Learning to Hear While Walking

Introduction

Ego-noise separation is a fundamental capability for legged robot audition. When a robot walks, its motors, joints, foot contacts, and body vibration can dominate the onboard microphones, making it difficult to recognize surrounding sounds. This project studies how a robot can mine its own ego-noise from unlabeled recordings and adapt an audio separator for downstream zero-shot sound classification.

Example of ego-noise recorded by a humanoid robot, Unitree G1.

Example of ego-noise recorded by a quadruped robot, Unitree Go1.

Proposed Method

**Overview of the ego-noise separator.** First, the VAE encoder maps audio to a low-frame-rate latent representation. Adapt-DiT, described below, predicts a velocity field that moves the latent representation h of ego-noise-contaminated audio toward the latent representation of clean audio. Finally, the clean VAE decoder converts the clean latent representation back to a waveform.

Architecture of Adapt-DiT — **Architecture of Adaptive Diffusion Transformer (Adapt-DiT).** Adapt-DiT builds on a DiT trained to separate text-specified sounds and efficiently adapts it to the fixed task of ego-noise separation. Conditioned on the latent representation of mixture audio, Adapt-DiT predicts a velocity field from Gaussian noise toward the clean audio latent representation.

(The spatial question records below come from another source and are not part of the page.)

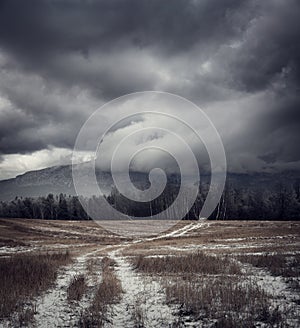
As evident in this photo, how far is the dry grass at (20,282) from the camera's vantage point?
28.8ft

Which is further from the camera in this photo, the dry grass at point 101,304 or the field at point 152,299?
the field at point 152,299

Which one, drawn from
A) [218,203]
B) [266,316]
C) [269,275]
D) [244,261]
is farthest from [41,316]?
[218,203]

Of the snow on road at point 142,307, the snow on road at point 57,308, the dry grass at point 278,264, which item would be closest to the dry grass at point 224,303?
the snow on road at point 142,307

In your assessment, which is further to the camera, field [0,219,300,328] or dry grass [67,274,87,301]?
dry grass [67,274,87,301]

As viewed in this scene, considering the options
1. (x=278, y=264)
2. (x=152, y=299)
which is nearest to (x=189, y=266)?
(x=278, y=264)

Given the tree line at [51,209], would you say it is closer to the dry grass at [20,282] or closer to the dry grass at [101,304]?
the dry grass at [20,282]

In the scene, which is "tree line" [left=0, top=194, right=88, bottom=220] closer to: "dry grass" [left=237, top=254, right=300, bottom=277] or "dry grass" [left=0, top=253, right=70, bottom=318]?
"dry grass" [left=0, top=253, right=70, bottom=318]

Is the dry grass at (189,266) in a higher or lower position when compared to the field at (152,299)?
lower

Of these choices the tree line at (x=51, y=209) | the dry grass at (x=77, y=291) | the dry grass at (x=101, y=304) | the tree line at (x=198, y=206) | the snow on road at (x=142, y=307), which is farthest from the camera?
the tree line at (x=51, y=209)

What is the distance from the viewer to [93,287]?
1154cm

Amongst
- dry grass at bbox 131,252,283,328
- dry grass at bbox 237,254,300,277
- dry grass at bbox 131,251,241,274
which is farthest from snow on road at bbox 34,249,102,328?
dry grass at bbox 237,254,300,277

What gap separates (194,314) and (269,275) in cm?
730

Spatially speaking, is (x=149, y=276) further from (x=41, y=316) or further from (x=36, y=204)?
(x=36, y=204)

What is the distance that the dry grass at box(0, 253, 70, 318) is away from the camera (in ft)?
28.8
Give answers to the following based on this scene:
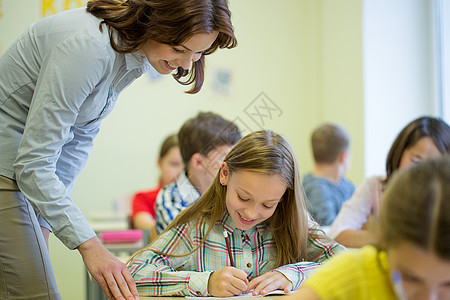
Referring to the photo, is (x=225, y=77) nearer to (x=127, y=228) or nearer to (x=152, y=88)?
(x=152, y=88)

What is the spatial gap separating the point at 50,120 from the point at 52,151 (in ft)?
0.24

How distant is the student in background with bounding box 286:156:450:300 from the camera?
649mm

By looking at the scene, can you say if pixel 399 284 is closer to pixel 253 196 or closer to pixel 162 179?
pixel 253 196

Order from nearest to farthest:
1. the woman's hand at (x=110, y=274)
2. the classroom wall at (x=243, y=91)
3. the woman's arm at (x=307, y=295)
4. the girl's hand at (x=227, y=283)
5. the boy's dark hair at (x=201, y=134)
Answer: the woman's arm at (x=307, y=295) → the woman's hand at (x=110, y=274) → the girl's hand at (x=227, y=283) → the boy's dark hair at (x=201, y=134) → the classroom wall at (x=243, y=91)

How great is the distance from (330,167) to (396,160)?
3.72ft

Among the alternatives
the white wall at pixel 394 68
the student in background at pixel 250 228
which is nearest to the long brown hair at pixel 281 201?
the student in background at pixel 250 228

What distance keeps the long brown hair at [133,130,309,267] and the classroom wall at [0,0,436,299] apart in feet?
7.52

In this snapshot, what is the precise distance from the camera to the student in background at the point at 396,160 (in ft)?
6.30

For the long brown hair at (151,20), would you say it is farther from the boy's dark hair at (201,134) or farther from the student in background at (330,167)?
the student in background at (330,167)

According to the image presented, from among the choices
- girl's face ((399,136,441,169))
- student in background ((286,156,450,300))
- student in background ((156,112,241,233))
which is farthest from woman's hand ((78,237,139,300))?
girl's face ((399,136,441,169))

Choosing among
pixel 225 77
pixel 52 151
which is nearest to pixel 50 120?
pixel 52 151

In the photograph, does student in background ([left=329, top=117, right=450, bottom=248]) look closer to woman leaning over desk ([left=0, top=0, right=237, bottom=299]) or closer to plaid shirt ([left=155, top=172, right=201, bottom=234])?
plaid shirt ([left=155, top=172, right=201, bottom=234])

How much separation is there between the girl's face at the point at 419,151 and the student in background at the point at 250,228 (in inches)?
24.9

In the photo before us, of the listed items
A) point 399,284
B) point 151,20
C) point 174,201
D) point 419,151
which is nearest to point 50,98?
point 151,20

Prompt-anchered ego-noise mining — **Prompt-Anchered Ego-Noise Mining.** Robot recordings are first split into short audio clips. A pretrained VAE encoder and Transformer encoder map each clip to a latent representation so semantic similarity between clips can be measured. A pretrained ModernBERT text encoder maps ego-noise prompts to the same embedding space. Because the audio and text encoders are aligned, sounds and text with the same meaning are mapped to nearby vectors. The embeddings are then passed through Principal Component Analysis (PCA) to reduce factors other than whether a clip contains only ego-noise or also includes environmental sound. Hierarchical Density-Based Spatial Clustering of Applications with Noise (HDBSCAN), which is robust to imbalanced cluster sizes, groups semantically similar sounds. The cluster closest to the text-prompt embedding is selected as the ego-noise-only cluster. This framework automatically mines ego-noise-only clips from ego-noise recordings that may contain environmental sounds.

Training method of the ego-noise separator — **Training method of Ego-Noise Separator.** Automatically mined ego-noise is mixed at diverse ratios with sounds x(t) sampled from a large-scale sound-source dataset. The Ego-Noise Separator is trained to separate ego-noise and the remaining non-ego sound from the mixture.

Overall Evaluation

We evaluate ego-noise separation on environmental sounds mixed with robot ego-noise from Unitree G1 and Unitree Go1 at -6, 0, and +6 dB SNR. Tables report mean separation scores and zero-shot classification scores by method, robot, and SNR; the best value in each robot-SNR column is shown in bold.

Demo

Each example shows references first, followed by separated target estimates from each method.

CLAP Score is the CLAP audio embedding cosine similarity between the target and the separated estimate. SAJ Score is the overall separation judgment score. Higher is better.